When Mao's questions stopped, the room fell silent. An air of gloom descended. The Great Leap Forward was not going well in Shaoshan. “If you can't fill your bellies at the public dining hall, then it's better just to disband it,” Mao said. “It's a waste of food. As for the water conservancy project, I don't think every rural community has to build a reservoir. If the reservoirs are not built well, there will be big problems. And if you cannot produce good steel, you might as well quit.”

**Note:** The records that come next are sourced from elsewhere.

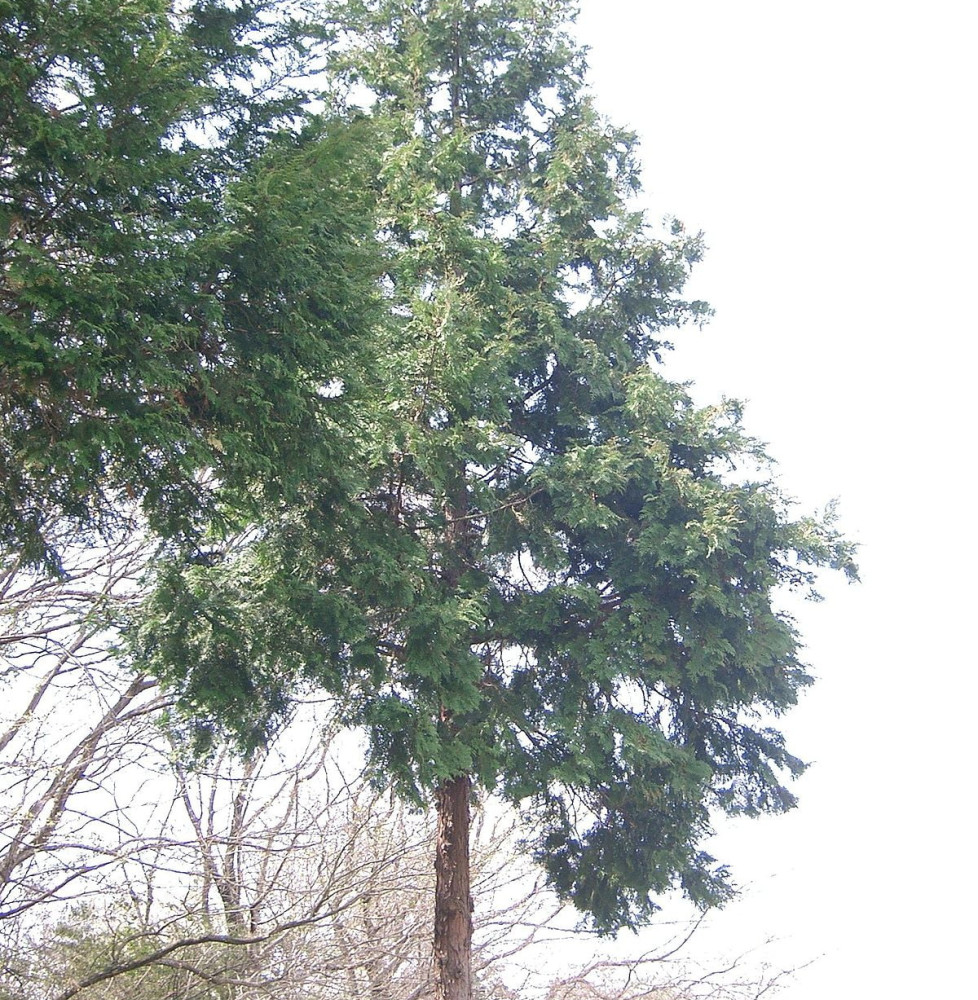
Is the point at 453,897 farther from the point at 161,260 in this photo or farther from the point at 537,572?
the point at 161,260

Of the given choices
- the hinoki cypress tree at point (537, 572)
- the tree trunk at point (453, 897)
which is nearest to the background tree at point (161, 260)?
the hinoki cypress tree at point (537, 572)

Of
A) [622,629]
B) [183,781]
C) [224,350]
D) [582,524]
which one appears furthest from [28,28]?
[183,781]

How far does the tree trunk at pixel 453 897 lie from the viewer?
7.37 meters

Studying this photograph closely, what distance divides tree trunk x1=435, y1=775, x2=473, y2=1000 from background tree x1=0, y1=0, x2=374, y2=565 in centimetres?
403

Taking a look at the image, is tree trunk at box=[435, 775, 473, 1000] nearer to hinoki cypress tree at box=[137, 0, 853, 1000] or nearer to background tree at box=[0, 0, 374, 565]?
hinoki cypress tree at box=[137, 0, 853, 1000]

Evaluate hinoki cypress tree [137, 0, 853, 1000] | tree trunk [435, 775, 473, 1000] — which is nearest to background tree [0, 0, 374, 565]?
hinoki cypress tree [137, 0, 853, 1000]

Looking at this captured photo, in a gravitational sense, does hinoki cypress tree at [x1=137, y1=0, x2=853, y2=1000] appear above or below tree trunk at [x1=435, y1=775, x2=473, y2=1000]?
above

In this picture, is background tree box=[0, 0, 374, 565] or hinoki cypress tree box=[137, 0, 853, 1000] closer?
background tree box=[0, 0, 374, 565]

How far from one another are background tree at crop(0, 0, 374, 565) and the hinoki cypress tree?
5.76 ft

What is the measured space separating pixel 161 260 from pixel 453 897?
5759 mm

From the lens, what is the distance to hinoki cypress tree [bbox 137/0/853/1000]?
272 inches

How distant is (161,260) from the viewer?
3.97 metres

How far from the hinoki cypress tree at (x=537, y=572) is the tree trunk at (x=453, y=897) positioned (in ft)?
0.07

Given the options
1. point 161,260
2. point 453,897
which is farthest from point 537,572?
point 161,260
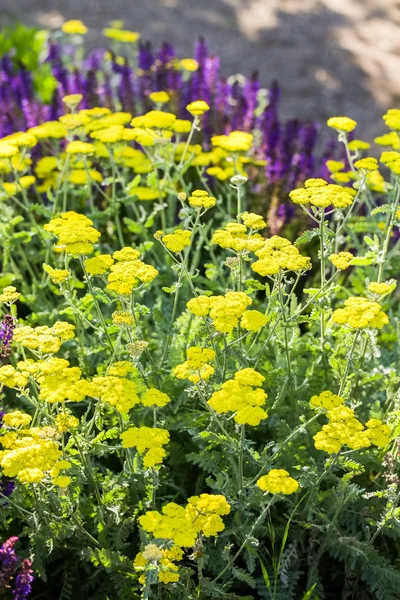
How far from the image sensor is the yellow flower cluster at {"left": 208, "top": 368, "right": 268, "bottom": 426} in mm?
1609

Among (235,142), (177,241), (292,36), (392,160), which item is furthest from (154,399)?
(292,36)

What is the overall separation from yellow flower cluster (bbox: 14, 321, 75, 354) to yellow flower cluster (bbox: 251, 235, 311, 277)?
478 mm

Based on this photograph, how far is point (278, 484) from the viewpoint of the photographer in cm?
160

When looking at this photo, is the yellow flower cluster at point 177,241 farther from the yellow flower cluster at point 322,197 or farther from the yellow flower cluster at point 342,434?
the yellow flower cluster at point 342,434

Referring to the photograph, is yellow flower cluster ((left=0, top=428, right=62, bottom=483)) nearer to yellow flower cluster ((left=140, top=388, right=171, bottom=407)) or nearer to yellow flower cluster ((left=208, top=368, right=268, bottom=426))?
yellow flower cluster ((left=140, top=388, right=171, bottom=407))

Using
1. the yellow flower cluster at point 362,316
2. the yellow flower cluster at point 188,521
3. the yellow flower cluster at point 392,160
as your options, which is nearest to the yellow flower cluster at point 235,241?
the yellow flower cluster at point 362,316

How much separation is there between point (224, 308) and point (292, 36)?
18.1 feet

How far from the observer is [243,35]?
6.73 meters

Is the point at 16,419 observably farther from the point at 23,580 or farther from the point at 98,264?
the point at 98,264

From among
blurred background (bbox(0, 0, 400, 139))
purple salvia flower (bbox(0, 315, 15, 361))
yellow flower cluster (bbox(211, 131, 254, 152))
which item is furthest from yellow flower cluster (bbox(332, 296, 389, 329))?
blurred background (bbox(0, 0, 400, 139))

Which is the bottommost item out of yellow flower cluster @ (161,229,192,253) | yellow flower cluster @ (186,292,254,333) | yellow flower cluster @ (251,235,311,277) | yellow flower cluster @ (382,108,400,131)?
yellow flower cluster @ (186,292,254,333)

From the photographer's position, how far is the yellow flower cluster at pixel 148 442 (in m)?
1.67

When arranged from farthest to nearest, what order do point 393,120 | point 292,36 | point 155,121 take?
1. point 292,36
2. point 155,121
3. point 393,120

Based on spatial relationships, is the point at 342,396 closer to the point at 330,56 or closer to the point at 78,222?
the point at 78,222
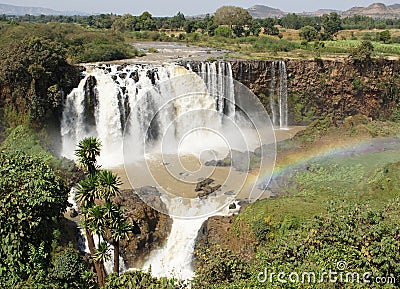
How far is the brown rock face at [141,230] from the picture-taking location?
1777 cm

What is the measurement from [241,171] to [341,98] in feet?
50.5

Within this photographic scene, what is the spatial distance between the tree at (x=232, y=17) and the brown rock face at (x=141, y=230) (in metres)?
57.5

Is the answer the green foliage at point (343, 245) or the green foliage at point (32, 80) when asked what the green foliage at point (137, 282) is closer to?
the green foliage at point (343, 245)

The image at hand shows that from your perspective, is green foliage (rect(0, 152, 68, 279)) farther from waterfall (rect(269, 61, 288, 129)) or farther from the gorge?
waterfall (rect(269, 61, 288, 129))

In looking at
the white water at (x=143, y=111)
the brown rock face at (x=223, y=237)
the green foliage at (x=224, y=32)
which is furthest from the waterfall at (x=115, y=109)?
the green foliage at (x=224, y=32)

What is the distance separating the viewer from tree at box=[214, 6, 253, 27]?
72.8 meters

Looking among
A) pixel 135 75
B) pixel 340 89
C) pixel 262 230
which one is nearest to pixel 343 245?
pixel 262 230

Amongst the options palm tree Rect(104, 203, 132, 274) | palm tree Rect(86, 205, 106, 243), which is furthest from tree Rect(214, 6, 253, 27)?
palm tree Rect(86, 205, 106, 243)

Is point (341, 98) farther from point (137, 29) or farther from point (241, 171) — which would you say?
point (137, 29)

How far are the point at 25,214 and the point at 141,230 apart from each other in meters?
7.31

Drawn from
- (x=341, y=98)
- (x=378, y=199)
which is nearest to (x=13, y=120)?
(x=378, y=199)

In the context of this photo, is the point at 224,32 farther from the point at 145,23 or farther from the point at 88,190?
the point at 88,190

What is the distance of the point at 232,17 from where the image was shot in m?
73.8

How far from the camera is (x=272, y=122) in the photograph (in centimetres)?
3397
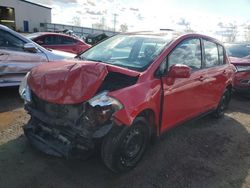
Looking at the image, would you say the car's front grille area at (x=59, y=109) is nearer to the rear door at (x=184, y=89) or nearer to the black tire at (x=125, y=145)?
the black tire at (x=125, y=145)

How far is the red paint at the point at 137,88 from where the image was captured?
135 inches

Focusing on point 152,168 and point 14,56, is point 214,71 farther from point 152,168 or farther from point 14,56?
point 14,56

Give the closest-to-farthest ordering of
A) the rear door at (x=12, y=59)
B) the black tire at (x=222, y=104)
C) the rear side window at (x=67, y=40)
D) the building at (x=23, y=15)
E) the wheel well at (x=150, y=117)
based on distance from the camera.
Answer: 1. the wheel well at (x=150, y=117)
2. the black tire at (x=222, y=104)
3. the rear door at (x=12, y=59)
4. the rear side window at (x=67, y=40)
5. the building at (x=23, y=15)

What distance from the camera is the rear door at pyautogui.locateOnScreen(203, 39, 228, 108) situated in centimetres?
530

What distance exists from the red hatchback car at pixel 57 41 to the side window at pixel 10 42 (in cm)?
390

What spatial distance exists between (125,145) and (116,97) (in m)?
0.67

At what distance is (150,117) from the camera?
4.02m

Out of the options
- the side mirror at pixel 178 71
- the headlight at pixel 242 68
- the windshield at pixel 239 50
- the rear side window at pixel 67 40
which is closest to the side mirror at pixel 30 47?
the side mirror at pixel 178 71

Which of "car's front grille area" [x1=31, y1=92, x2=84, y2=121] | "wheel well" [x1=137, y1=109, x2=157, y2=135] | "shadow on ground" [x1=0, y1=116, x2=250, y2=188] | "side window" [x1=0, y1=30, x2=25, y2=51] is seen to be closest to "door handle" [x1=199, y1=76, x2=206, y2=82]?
"shadow on ground" [x1=0, y1=116, x2=250, y2=188]

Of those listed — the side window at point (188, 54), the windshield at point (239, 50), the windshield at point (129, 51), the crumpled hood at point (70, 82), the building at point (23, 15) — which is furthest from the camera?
the building at point (23, 15)

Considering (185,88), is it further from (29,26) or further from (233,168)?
(29,26)

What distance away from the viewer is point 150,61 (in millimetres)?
4070

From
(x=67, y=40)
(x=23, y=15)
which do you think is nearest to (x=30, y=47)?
(x=67, y=40)

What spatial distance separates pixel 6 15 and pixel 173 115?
1833 inches
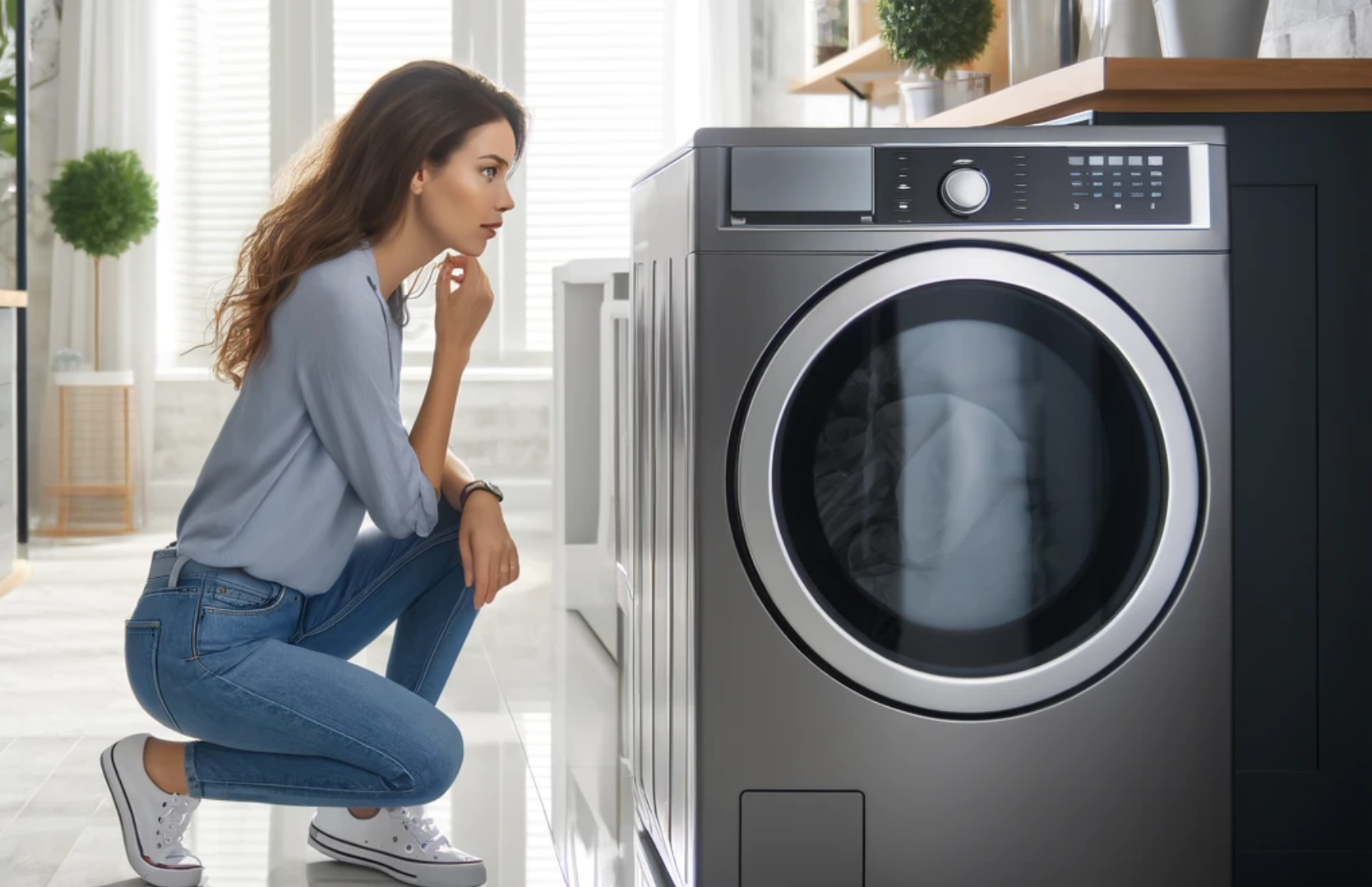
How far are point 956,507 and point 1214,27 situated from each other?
2.06 feet

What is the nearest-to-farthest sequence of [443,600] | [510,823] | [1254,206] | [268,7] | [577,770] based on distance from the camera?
[1254,206], [443,600], [510,823], [577,770], [268,7]

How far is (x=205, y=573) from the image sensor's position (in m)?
1.51

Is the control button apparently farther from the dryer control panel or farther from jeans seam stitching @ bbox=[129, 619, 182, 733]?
jeans seam stitching @ bbox=[129, 619, 182, 733]

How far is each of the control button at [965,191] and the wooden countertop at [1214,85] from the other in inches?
7.4

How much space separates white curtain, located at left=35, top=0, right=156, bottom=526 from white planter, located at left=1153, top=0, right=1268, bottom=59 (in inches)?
162

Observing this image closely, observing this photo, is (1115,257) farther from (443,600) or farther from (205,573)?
(205,573)

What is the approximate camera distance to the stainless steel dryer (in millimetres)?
1310

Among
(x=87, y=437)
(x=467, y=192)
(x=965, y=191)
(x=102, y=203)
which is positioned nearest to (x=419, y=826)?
(x=467, y=192)

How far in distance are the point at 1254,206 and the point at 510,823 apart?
1.21m

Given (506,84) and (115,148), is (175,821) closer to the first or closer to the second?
(115,148)

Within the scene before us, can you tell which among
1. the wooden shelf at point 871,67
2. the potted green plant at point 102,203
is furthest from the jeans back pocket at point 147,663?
the potted green plant at point 102,203

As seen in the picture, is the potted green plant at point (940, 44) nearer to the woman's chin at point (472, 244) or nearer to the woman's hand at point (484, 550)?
the woman's chin at point (472, 244)

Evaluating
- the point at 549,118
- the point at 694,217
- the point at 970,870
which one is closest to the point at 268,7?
the point at 549,118

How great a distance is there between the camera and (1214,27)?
1.49 meters
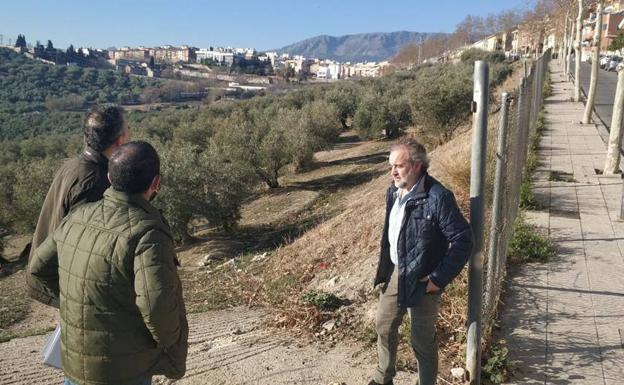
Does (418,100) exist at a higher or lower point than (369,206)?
higher

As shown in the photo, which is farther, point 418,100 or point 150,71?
point 150,71

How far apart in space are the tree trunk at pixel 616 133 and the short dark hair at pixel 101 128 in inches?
333

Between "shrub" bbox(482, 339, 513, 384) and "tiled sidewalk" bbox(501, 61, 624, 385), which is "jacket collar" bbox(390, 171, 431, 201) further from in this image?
"tiled sidewalk" bbox(501, 61, 624, 385)

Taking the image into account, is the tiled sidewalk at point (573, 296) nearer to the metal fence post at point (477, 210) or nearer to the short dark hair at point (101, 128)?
the metal fence post at point (477, 210)

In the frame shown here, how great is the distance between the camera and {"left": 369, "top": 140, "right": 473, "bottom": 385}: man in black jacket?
9.23 ft

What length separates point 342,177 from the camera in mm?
20750

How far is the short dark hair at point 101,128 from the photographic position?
A: 3.04 metres

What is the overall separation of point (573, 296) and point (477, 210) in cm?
240

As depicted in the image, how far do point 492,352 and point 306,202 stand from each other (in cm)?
1418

With these words, Shaoshan probably became the first village in the country to abolish the public dining halls, halt its water conservancy project, and begin dismantling the backyard steel furnaces. Mao's comments were never publicly released, but they spread quickly through word of mouth. Soon many areas were dismantling their projects.

Thus it was that I, and certainly Mao, began to be aware that the economic situation in the country had deteriorated. Mao's return to Shaoshan awakened him to reality, shaking him into a growing awareness that trouble was brewing. When he returned to Wuhan, his previous ebullience had evaporated. But there was still no doubt in his mind that the programs themselves were basically sound, that they simply needed further adjustment. Mao still did not want to do anything to dampen the enthusiasm of the masses. The problem was how to bring the cadres back to reality without crushing their spirit or spreading gloom to the people. It was a question of propaganda—how to mobilize cadres and peasants alike to the right level of realistic enthusiasm. Mao decided to call a propaganda meeting to discuss the issues. It would be held in Wuhan.

We arrived in Wuhan on June 28. The weather was scorchingly hot and would only become hotter as the summer progressed. Wang Renzhong thought the meeting would be best held in a more hospitable climate. He suggested Qingdao, the site of the meetings in the summer of 1957, but Mao remembered the month-long cold he had contracted during his stay and refused to return to Qingdao.

Shanghai mayor Ke Qingshi suggested Lushan, the famous mountain resort along the Yangtze River in Jiangxi province where Chiang Kai-shek used to convene meetings of the Guomindang. At nearly fifteen hundred meters' elevation, the weather would be cool, and the facilities, built for Chiang and the Nationalist party elite, were excellent. There was even an auditorium for meetings. Besides, Lushan was not too far from Wuhan—just down the Yangtze by boat. Many of the party leaders had already begun gathering in Wuhan. Transporting them to Lushan would be easy.

Mao agreed. The party would convene in Lushan.